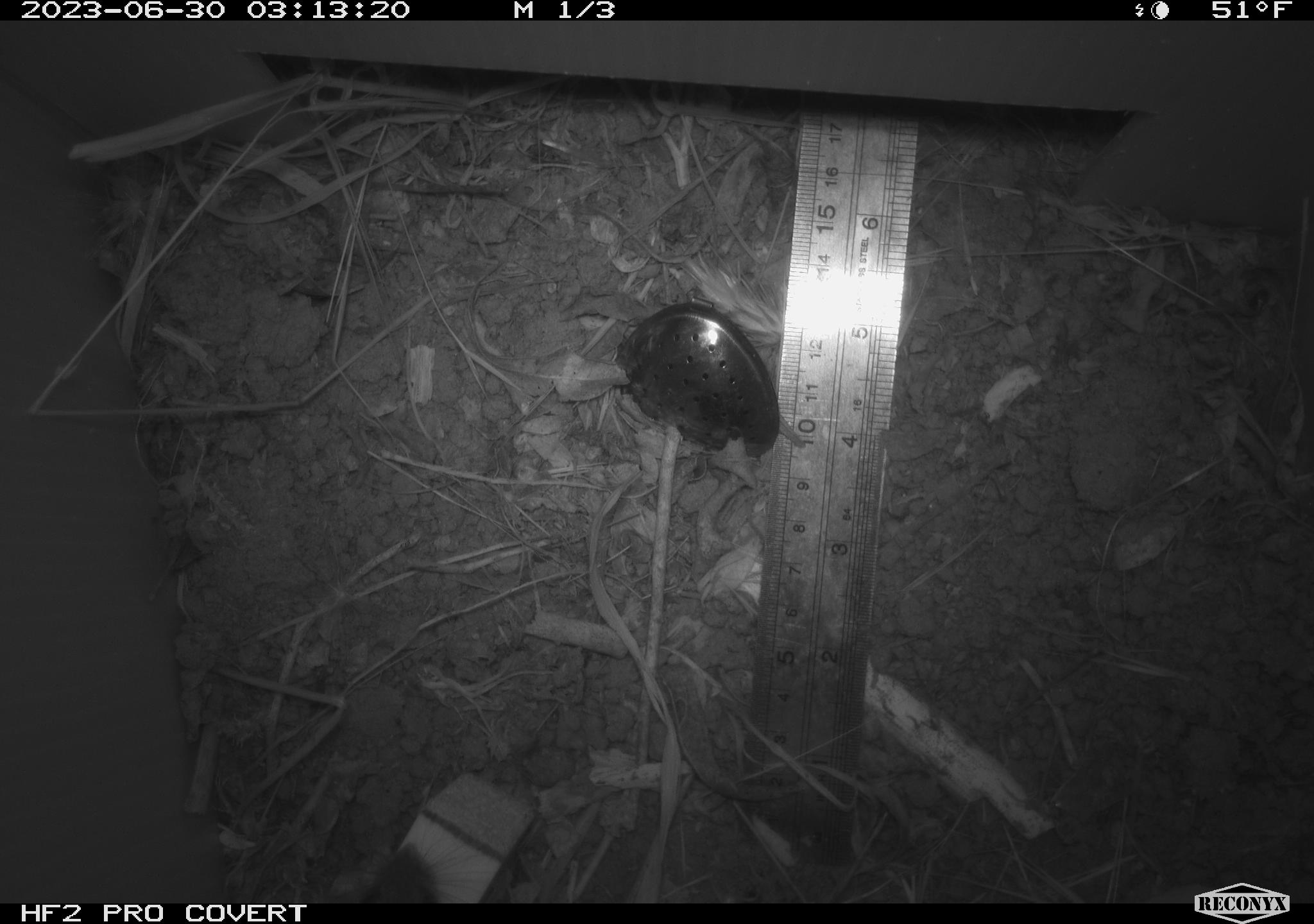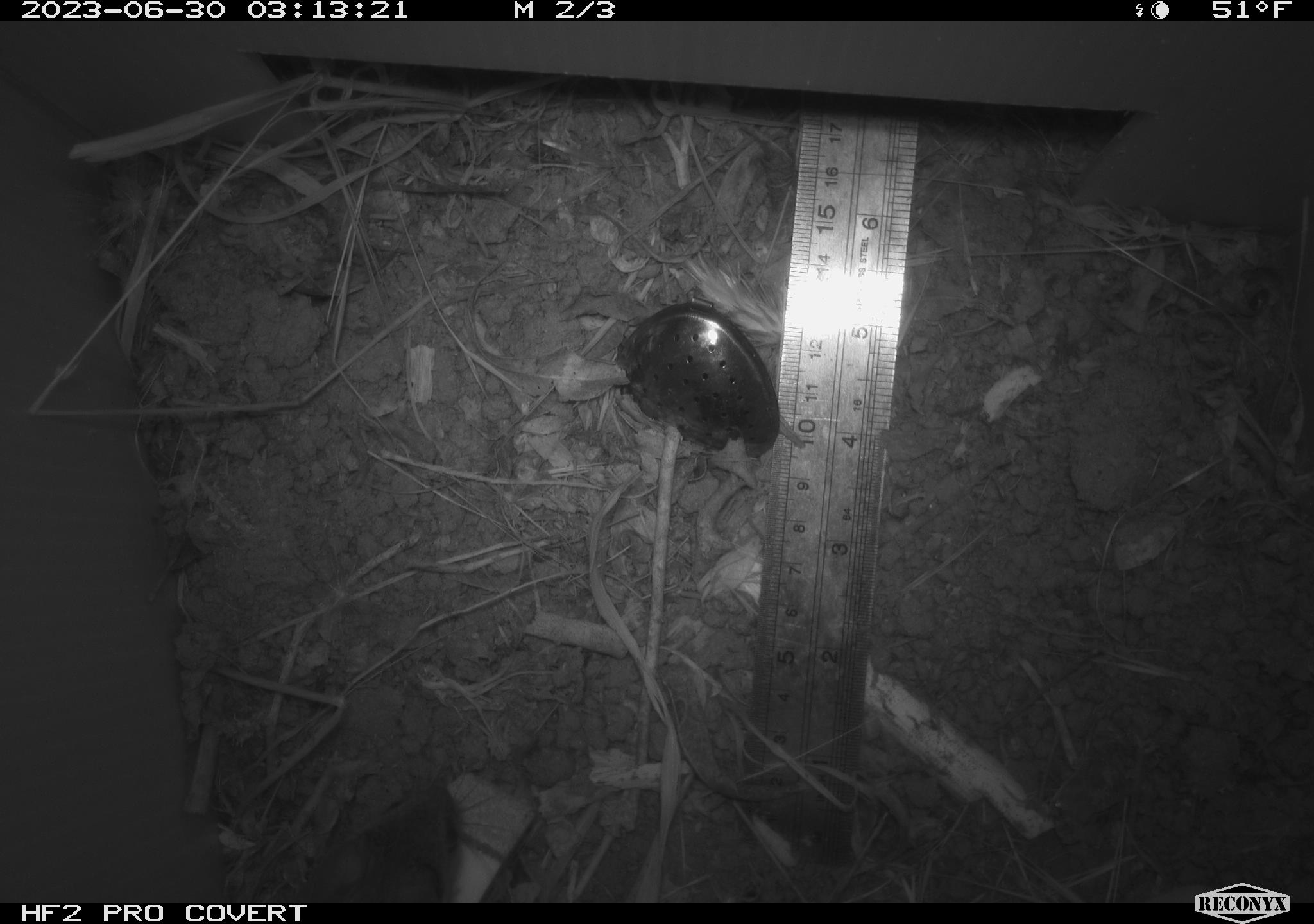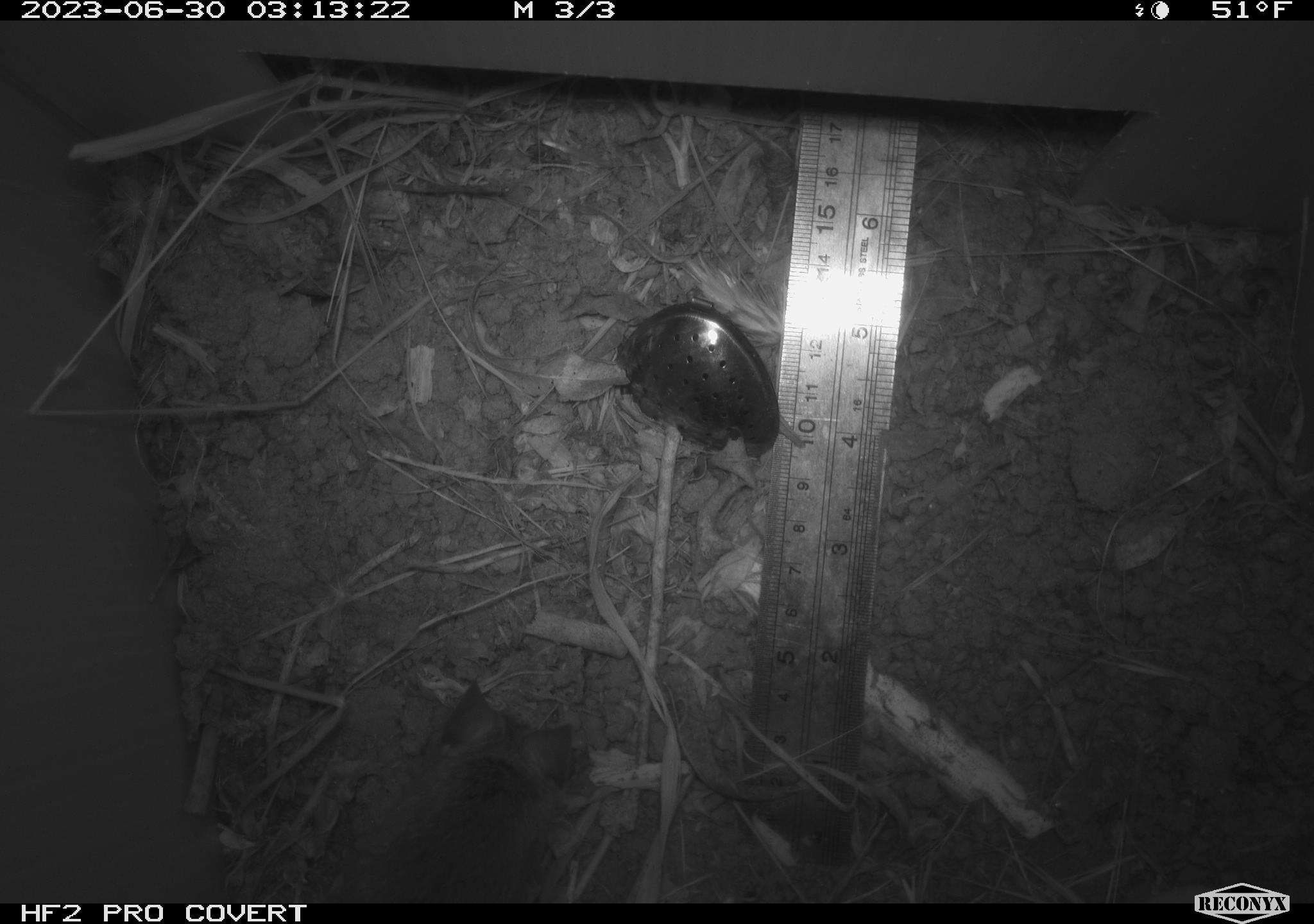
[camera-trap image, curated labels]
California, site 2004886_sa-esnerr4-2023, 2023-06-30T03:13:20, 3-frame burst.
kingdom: Animalia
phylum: Chordata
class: Mammalia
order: Rodentia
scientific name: Rodentia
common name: mouse species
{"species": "mouse species (Rodentia)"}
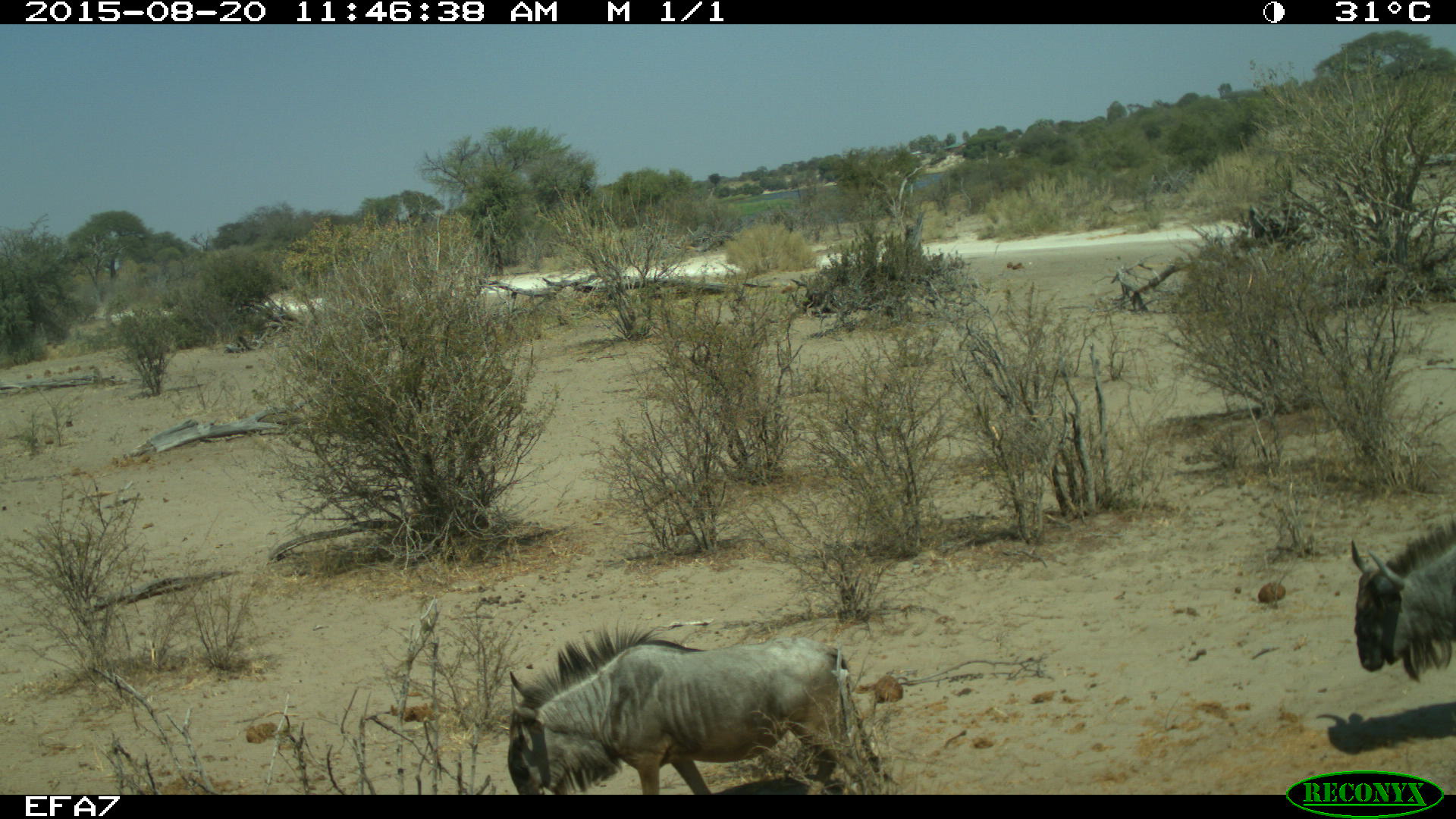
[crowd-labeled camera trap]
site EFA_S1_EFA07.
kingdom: Animalia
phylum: Chordata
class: Mammalia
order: Artiodactyla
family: Bovidae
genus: Connochaetes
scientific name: Connochaetes taurinus taurinus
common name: blue wildebeest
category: wildebeestblue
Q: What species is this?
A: Wildebeestblue (blue wildebeest) (Connochaetes taurinus taurinus).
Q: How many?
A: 2.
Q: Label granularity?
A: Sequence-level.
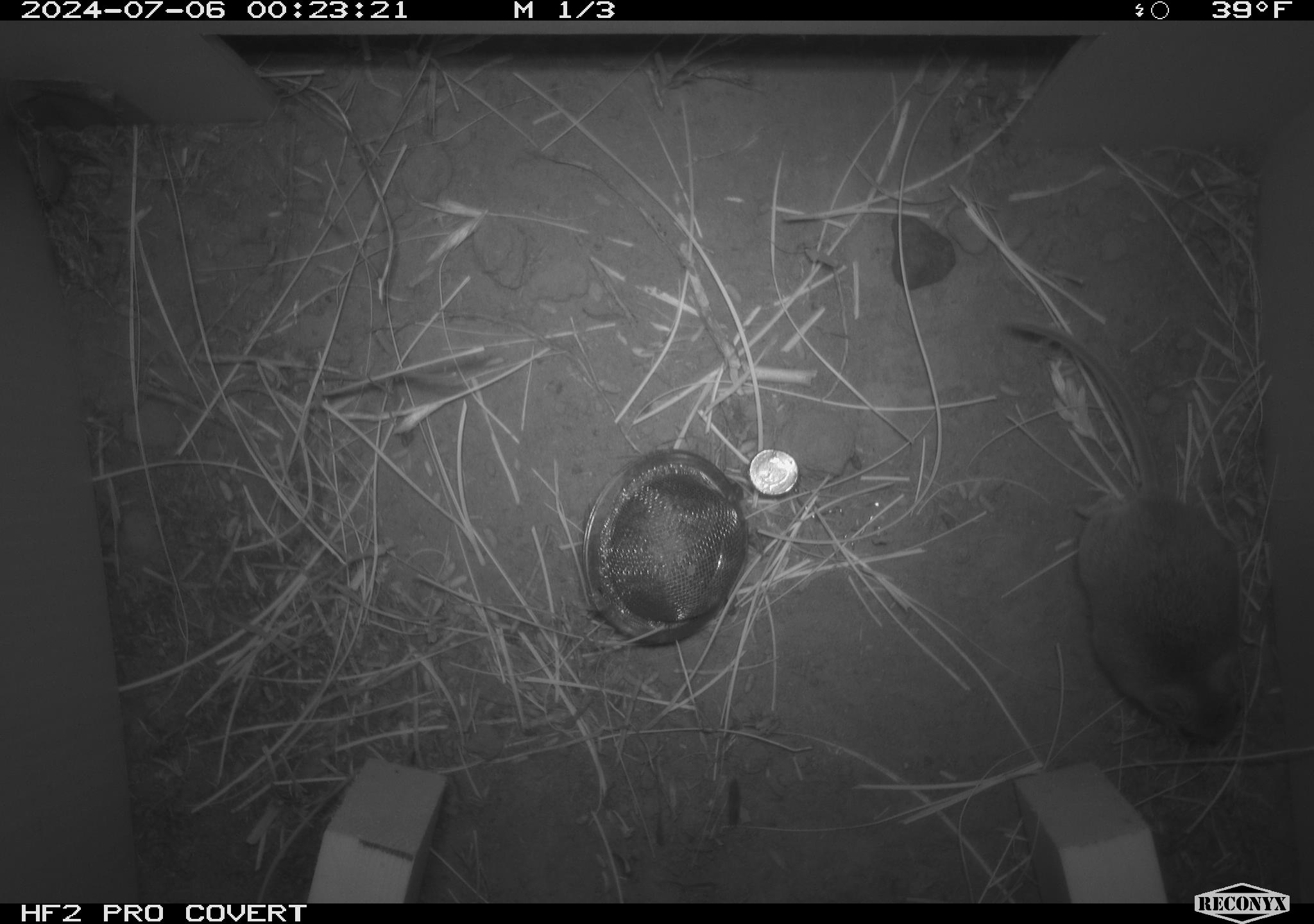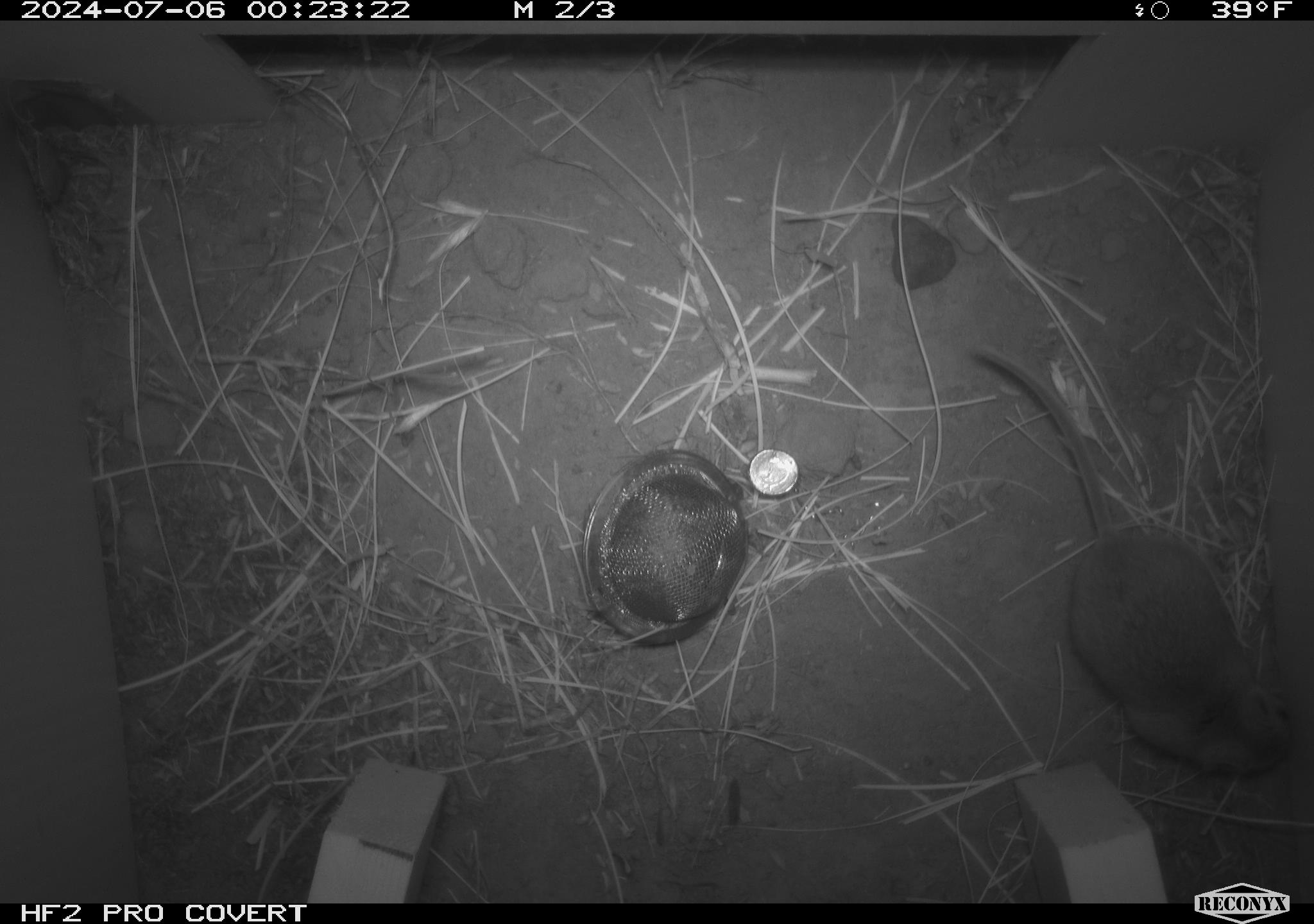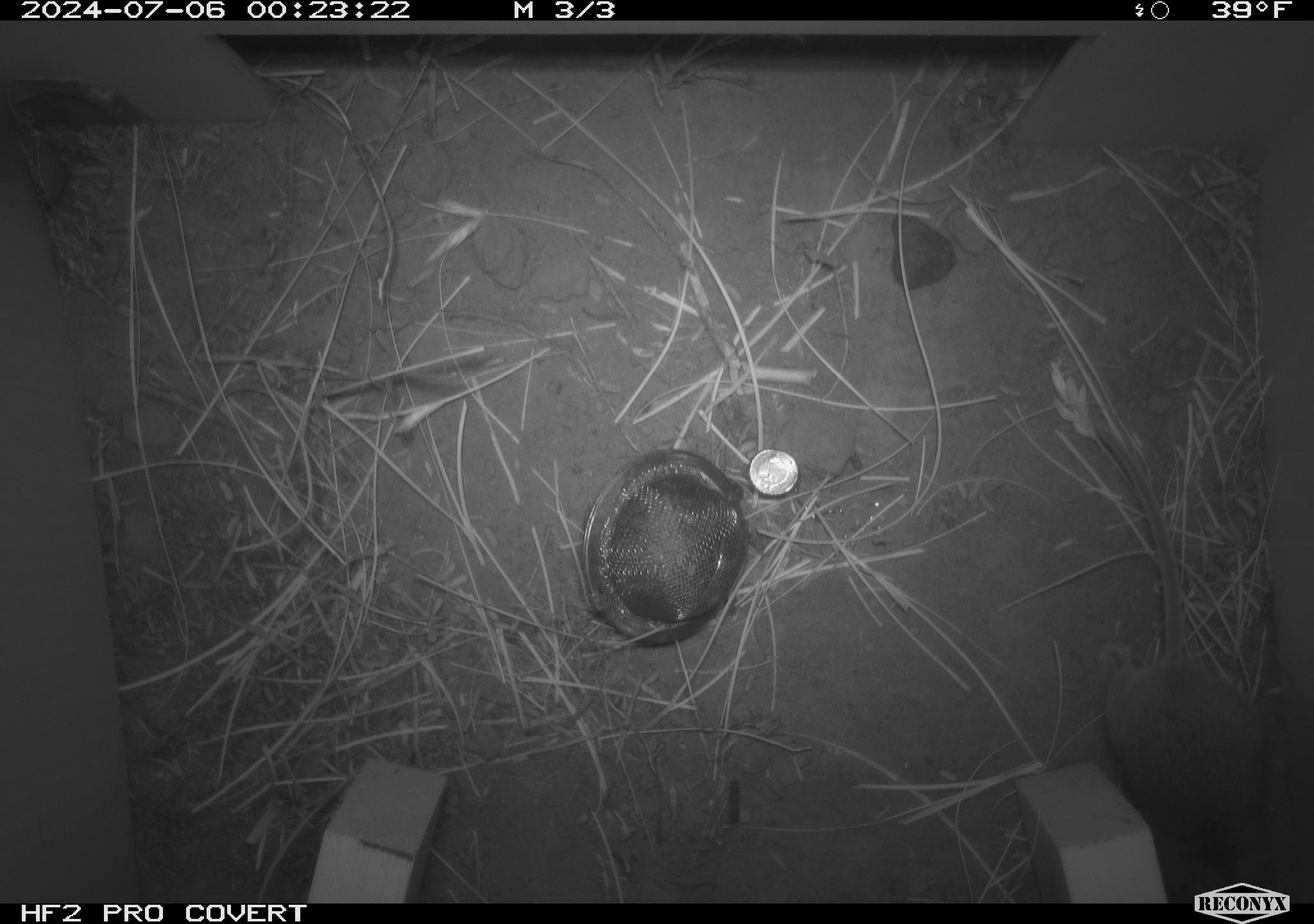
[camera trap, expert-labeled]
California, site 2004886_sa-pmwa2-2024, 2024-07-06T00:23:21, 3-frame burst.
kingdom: Animalia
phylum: Chordata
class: Mammalia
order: Rodentia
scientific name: Rodentia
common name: mouse species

________

## AIM OF THE EXERCISE:
Look above for every line with the word "burst" and copy it.

## RESULT:
California, site 2004886_sa-esnerr4-2023, 2023-06-30T03:13:20, 3-frame burst.
California, site 2004886_sa-pmwa2-2024, 2024-07-06T00:23:21, 3-frame burst.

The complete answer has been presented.